Est-ce en passant deux de ses années d'enfance en voilier avec ses parents, à voyager de par le monde, à étudier les sciences et les langues - français, anglais, espagnol -, à découvrir la différence, qu'il s'est ainsi forgé ?

En fait, je lui ai trouvé un défaut, un seul : Laurent était omniprésent dans les médias cette semaine. Il prenait un peu toute la place. C'est parce que mercredi, il a lancé officiellement sa nouvelle fondation, la Fondation Laurent Duvernay-Tardif, dont la mission sera d'aider, d'encourager, de motiver les jeunes à être physiquement actif.
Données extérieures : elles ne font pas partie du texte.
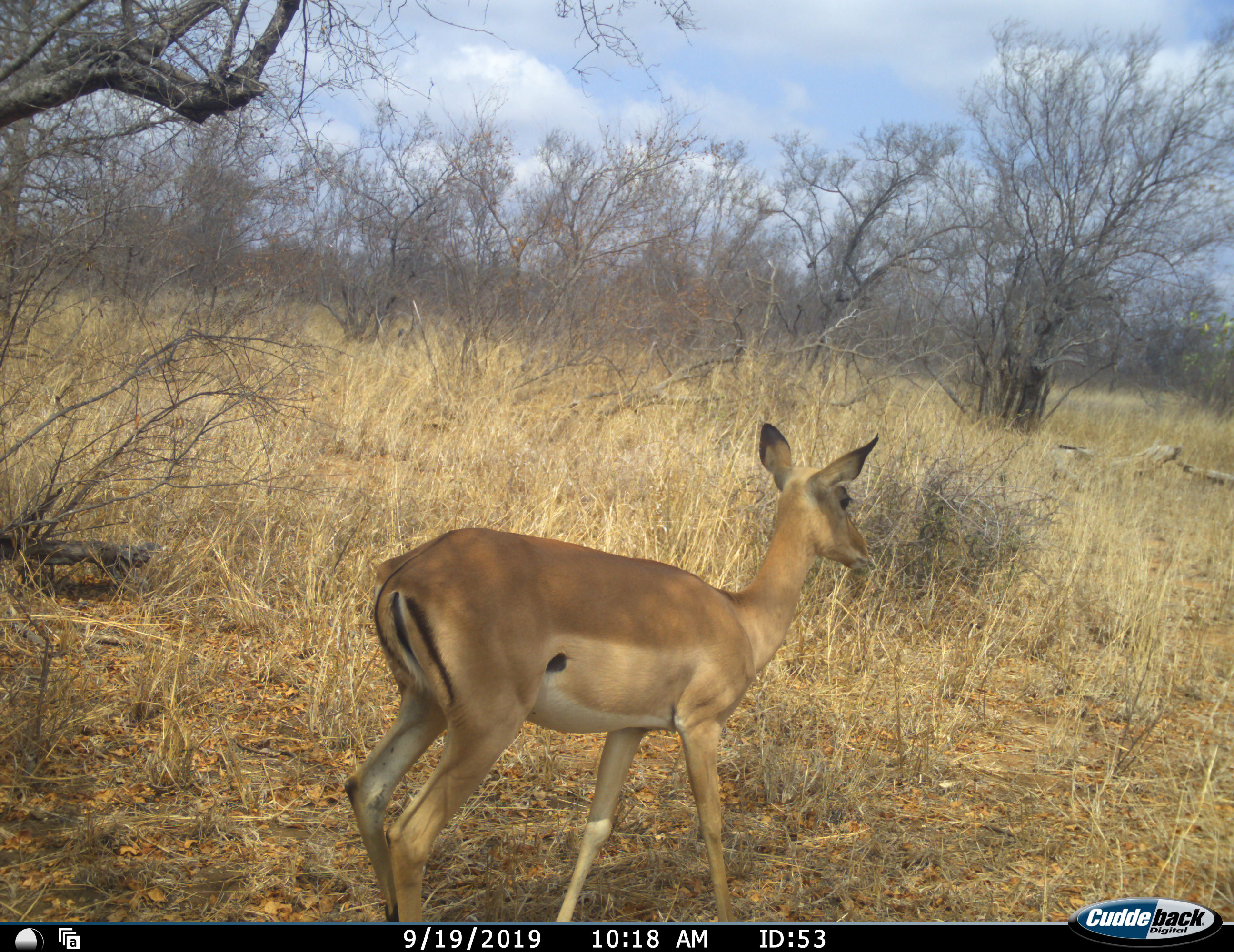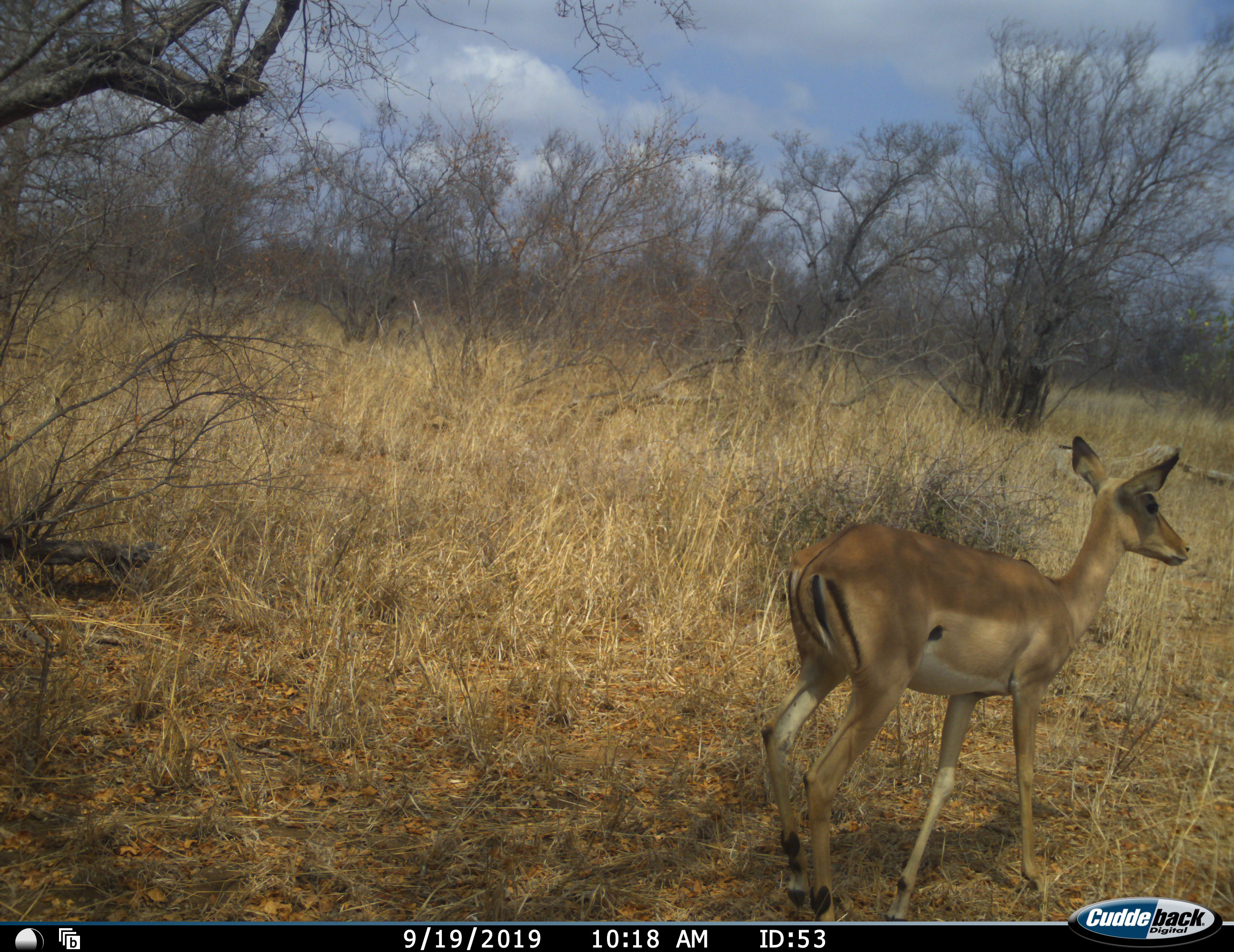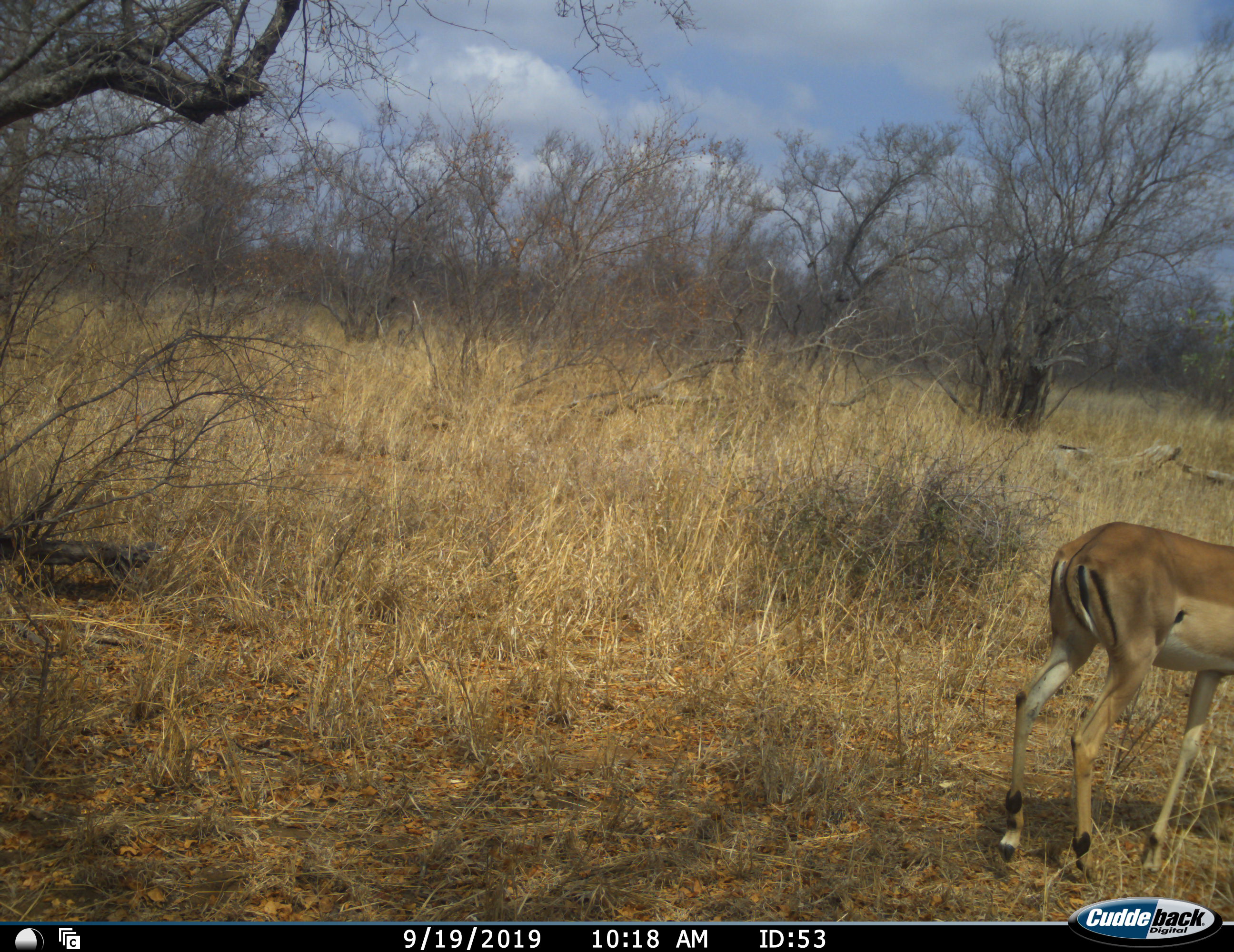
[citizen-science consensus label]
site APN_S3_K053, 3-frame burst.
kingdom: Animalia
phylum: Chordata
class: Mammalia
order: Artiodactyla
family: Bovidae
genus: Aepyceros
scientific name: Aepyceros melampus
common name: impala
Impala (Aepyceros melampus), count 1. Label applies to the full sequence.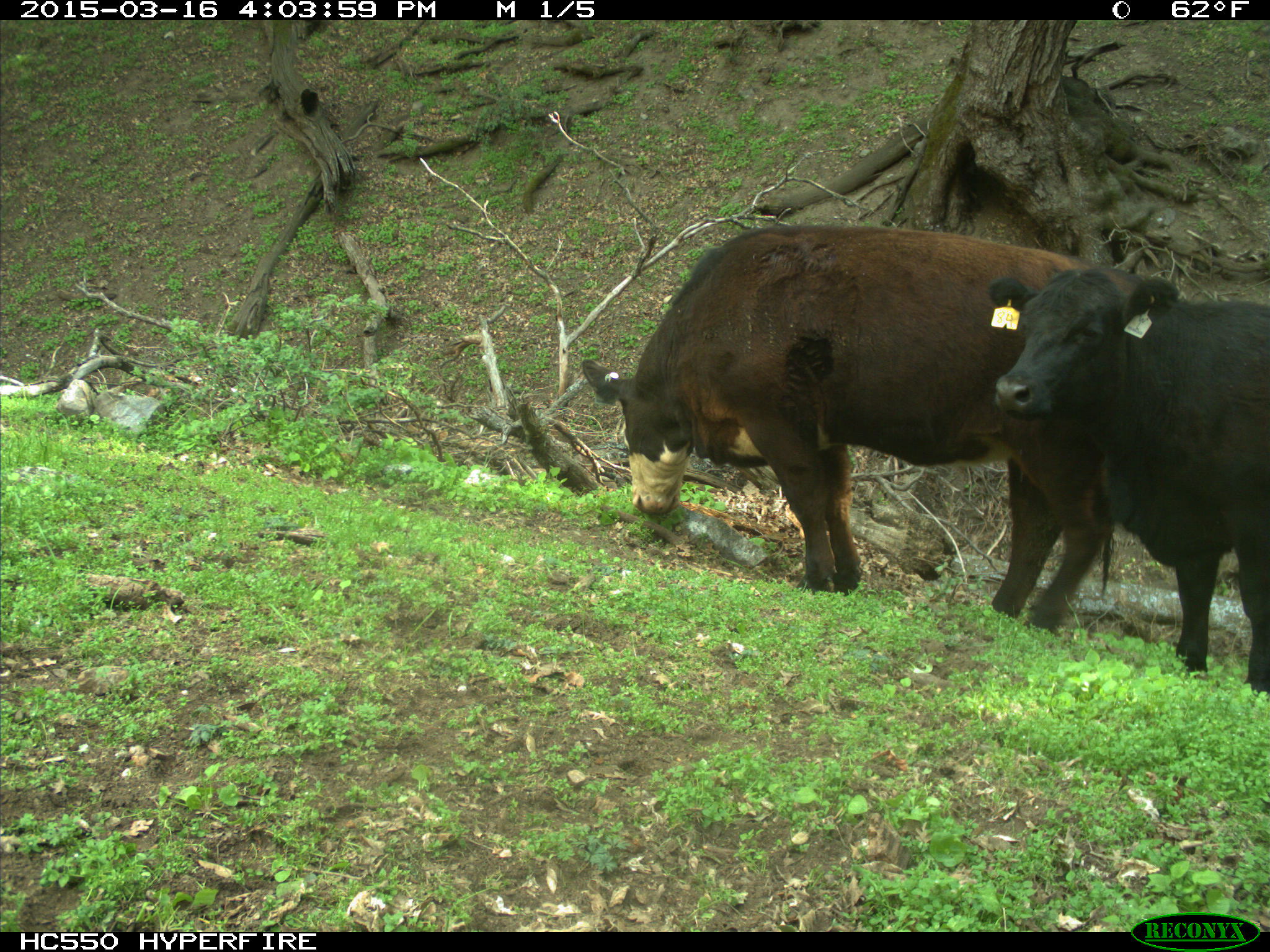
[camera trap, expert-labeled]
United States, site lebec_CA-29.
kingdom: Animalia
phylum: Chordata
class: Mammalia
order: Artiodactyla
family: Bovidae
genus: Bos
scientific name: Bos taurus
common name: domestic cow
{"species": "Bos taurus (domestic cow)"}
« On veut leur donner envie de bouger. »

Et pour cela, la fondation veut pouvoir financer des activités « clés en main » dans les écoles avec des athlètes de haut niveau, hommes et femmes, des gens qui iront s'amuser avec les jeunes tout en pratiquant un jeu ou un sport. Évidemment, Laurent sera le premier sur la ligne.

« En fait, la Fondation met un cadre à des projets existants », explique le joueur de football dont la fondation aura un autobus rempli d'équipement sportif. Et c'est ce véhicule qui se baladera dans la province pour aller trouver les jeunes dans les écoles et dans les parcs. Pour le moment, on en est encore à l'étape de la planification et de la mise en place, mais à terme, précise Duvernay-Tardif, il y aura un système pour que les écoles puissent demander la visite du bus et la tenue de journée d'activités.

Mais la première étape du financement de tout cela est déjà en marche : la publication cette semaine et la vente d'un livre sur la carrière et les réflexions de Laurent, écrit par le journaliste Pierre Cayouette et intitulé L'homme le plus intéressant de la NFL.

Où trouve-t-il le temps de faire tout cela ?

Mystère. Parce que le jeune homme est aussi étudiant en médecine à l'Université McGill, où il jouait pour les Redmen quand il a été recruté par la NFL comme garde, en 2014.

Pour le moment, dit-il, la conciliation sport-médecine se fait plutôt bien. La saison de football commence en mai par un premier camp d'entraînement, puis en juin, tout cela s'intensifie jusqu'à ce que les matchs commencent officiellement en septembre et arrêtent totalement, au plus tard avec le Super Bowl au début de février. Le joueur peut donc passer une bonne partie de l'hiver et du printemps au Québec où, année après année, il étudie et fait ses devoirs.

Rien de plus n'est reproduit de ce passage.